← Back to context

Comment by zozbot234

3 days ago

btrfs RAID is quite infamous for eating your data. Has it been fixed recently?

To be fair, your statement could be edited as follows to increase its accuracy:

> btrfs is quite infamous for eating your data.

This is the reason for the slogan on the bcachefs website:

"The COW filesystem for Linux that won't eat your data".

https://bcachefs.org/

After over a decade of in-kernel development, Btrfs still can't either give an accurate answer to `df -h`, or repair a damaged volume.

Because it can't tell a program how much space is free, it's trivially easy to fill a volume. In my personal experience, writing to a full volume corrupts it irretrievably 100% of the time, and then it cannot be repaired.

IMHO this is entirely unacceptable in an allegedly enterprise-ready filesystem.

The fact that its RAID is even more unstable merely seals the deal.

  • > Btrfs still can't either give an accurate answer to `df -h`, or repair a damaged volume.

    > In my personal experience, writing to a full volume corrupts it irretrievably 100% of the time, and then it cannot be repaired.

    While I get the frustration, I think you could have probably resolved both of them by reading the manual. Btrfs separates metadata & regular data, meaning if you create a lot of small files your filesystem may be 'full' while still having data available; `btrfs f df -h <path>` would give you the break down. Since everything is journaled & CoW it will disallow most actions to prevent actual damage. If you run into this you can recover by adding an additional disk for metadata (can just be a loopback image), rebalancing, and then taking steps to resolve the root cause, finally removing the additional disk.

    May seem daunting but it's actually only about 6 commands.

    • Hi. My screen name is my real name, and my experience with Btrfs stems from the fact that I worked for SUSE for 4 years in the technical documentation department.

      What that means is I wrote the manual.

      Now, disclaimer, not that manual: I did not work on filesystems or Btrfs, not at all. (I worked on SUSE's now-axed-because-of-Rancher container distro CaaSP, and on SLE's support for persistent memory, and lots of other stuff that I've now forgotten because it was 4 whole years and it was very nearly 4 years ago.)

      I am however one of the many people who have contributed to SUSE's excellent documentation, and while I didn't write the stuff about filesystems, it is an error to assume that I don't know anything about this. I really do. I had meetings with senior SUSE people where I attempted to discuss the critical weaknesses of Btrfs, and my points were pooh-poohed.

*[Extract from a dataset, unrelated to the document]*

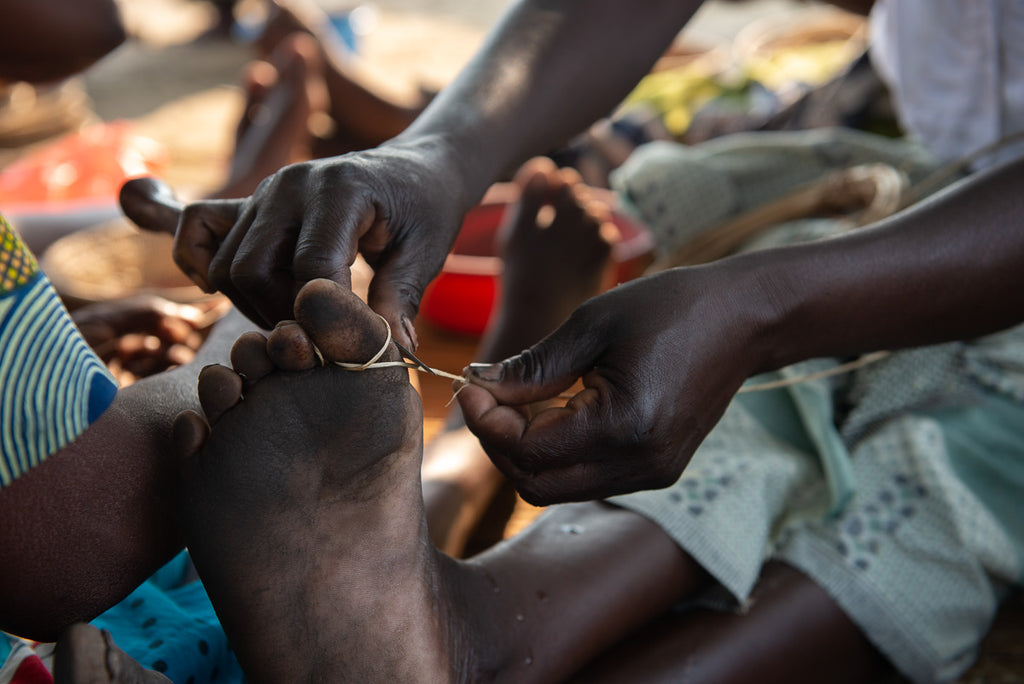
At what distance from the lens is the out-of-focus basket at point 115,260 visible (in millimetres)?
1571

      Some of them still stalk me on social media and regularly attack me, my skills, my knowledge, and my reputation. I block them where I can. Part of the price of being online and using one's real name. I get big famous people shouting that I am wrong sometimes. It happens. Rare indeed is the person who can refute me and falsify my claims. (Hell, rare enough is the person who knows the difference between "rebut" and "refute".)

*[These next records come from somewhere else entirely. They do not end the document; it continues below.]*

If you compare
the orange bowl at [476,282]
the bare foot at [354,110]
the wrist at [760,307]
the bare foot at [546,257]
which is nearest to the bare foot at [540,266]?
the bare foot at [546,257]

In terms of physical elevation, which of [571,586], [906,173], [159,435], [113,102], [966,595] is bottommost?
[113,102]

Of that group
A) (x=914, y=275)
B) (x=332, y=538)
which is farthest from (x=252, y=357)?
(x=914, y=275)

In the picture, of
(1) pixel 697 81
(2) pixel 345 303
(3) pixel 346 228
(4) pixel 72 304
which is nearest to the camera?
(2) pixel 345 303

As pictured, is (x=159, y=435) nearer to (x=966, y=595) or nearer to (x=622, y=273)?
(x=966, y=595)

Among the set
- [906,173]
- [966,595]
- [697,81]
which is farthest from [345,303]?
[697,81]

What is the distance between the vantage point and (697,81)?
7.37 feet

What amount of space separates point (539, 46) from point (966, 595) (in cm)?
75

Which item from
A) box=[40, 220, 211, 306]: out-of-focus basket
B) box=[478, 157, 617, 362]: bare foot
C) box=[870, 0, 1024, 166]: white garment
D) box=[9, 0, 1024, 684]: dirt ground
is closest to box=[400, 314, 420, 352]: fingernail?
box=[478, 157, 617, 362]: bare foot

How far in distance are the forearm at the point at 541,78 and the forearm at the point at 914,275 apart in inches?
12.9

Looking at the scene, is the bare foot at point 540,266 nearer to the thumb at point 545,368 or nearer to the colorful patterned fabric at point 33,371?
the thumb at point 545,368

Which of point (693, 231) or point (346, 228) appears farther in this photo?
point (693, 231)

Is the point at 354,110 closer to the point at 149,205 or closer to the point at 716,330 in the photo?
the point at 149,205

      So, no, while I accept that there may be workarounds that a smart human may be able to do, I strongly suspect that these things are accessible to software, to tools such as Zypper and Snapper.

      In my repeated direct personal experience, using openSUSE Leap and openSUSE Tumbleweed, routine software upgrades can fill up the root filesystem. I presume this is because the packaging tools can't get accurate values for free space, probably because Btrfs can't accurately account for space used or about to be used by snapshots, and a corrupt Btrfs root filesystem can't be turned back into a valid consistent one using the automated tools provided.

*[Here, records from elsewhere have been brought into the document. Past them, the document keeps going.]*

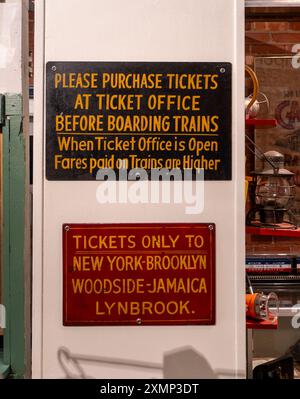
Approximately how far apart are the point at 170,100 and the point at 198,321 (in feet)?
2.65

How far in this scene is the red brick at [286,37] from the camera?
3400 millimetres

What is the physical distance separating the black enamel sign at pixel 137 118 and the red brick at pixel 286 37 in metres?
1.97

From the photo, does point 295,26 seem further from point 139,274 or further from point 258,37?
point 139,274

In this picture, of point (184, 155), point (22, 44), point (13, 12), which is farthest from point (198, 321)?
point (13, 12)

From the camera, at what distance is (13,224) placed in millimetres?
1942

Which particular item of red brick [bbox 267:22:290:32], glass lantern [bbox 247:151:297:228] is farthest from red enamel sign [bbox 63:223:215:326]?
red brick [bbox 267:22:290:32]

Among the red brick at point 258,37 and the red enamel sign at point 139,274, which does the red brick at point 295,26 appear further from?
the red enamel sign at point 139,274

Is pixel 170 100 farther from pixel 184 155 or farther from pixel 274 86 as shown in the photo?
pixel 274 86

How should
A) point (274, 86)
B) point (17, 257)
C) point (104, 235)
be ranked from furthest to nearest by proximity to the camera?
point (274, 86), point (17, 257), point (104, 235)

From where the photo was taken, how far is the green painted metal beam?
1.93 m

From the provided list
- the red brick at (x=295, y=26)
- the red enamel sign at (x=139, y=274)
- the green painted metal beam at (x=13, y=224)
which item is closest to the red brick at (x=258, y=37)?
the red brick at (x=295, y=26)

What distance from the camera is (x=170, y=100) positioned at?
1.69 meters

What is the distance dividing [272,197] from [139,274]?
2.81ft

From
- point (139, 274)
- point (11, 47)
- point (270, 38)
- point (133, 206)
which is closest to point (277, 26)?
point (270, 38)
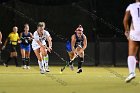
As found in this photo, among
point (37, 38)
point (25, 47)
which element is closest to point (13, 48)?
point (25, 47)

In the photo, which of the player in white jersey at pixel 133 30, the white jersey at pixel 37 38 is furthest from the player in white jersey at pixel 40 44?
the player in white jersey at pixel 133 30

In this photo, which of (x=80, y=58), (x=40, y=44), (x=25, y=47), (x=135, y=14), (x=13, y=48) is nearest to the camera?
(x=135, y=14)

      Which is why both SUSE's and Btrfs's own docs say "do not use the repair tools unless you are instructed to by an expert."

      2 replies →

No. RAID 5/6 is still fundamentally broken and probably won't get fixed

  • This is incorrect, quoting Linux 6.7 release (Jan 2024):

    "This release introduces the [Btrfs] RAID stripe tree, a new tree for logical file extent mapping where the physical mapping may not match on multiple devices. This is now used in zoned mode to implement RAID0/RAID1* profiles, but can be used in non-zoned mode as well. The support for RAID56 is in development and will eventually fix the problems with the current implementation."

    I've not kept with more recent releases but there has been progress on the issue

I believe RAID5/6 is still experimental (although I believe the main issues were worked out in early 2024), I've seen reports of large arrays being stable since then. It's still recommended to run metadata in raid1/raid1c3.

RAID0/1/10 has been stable for a while.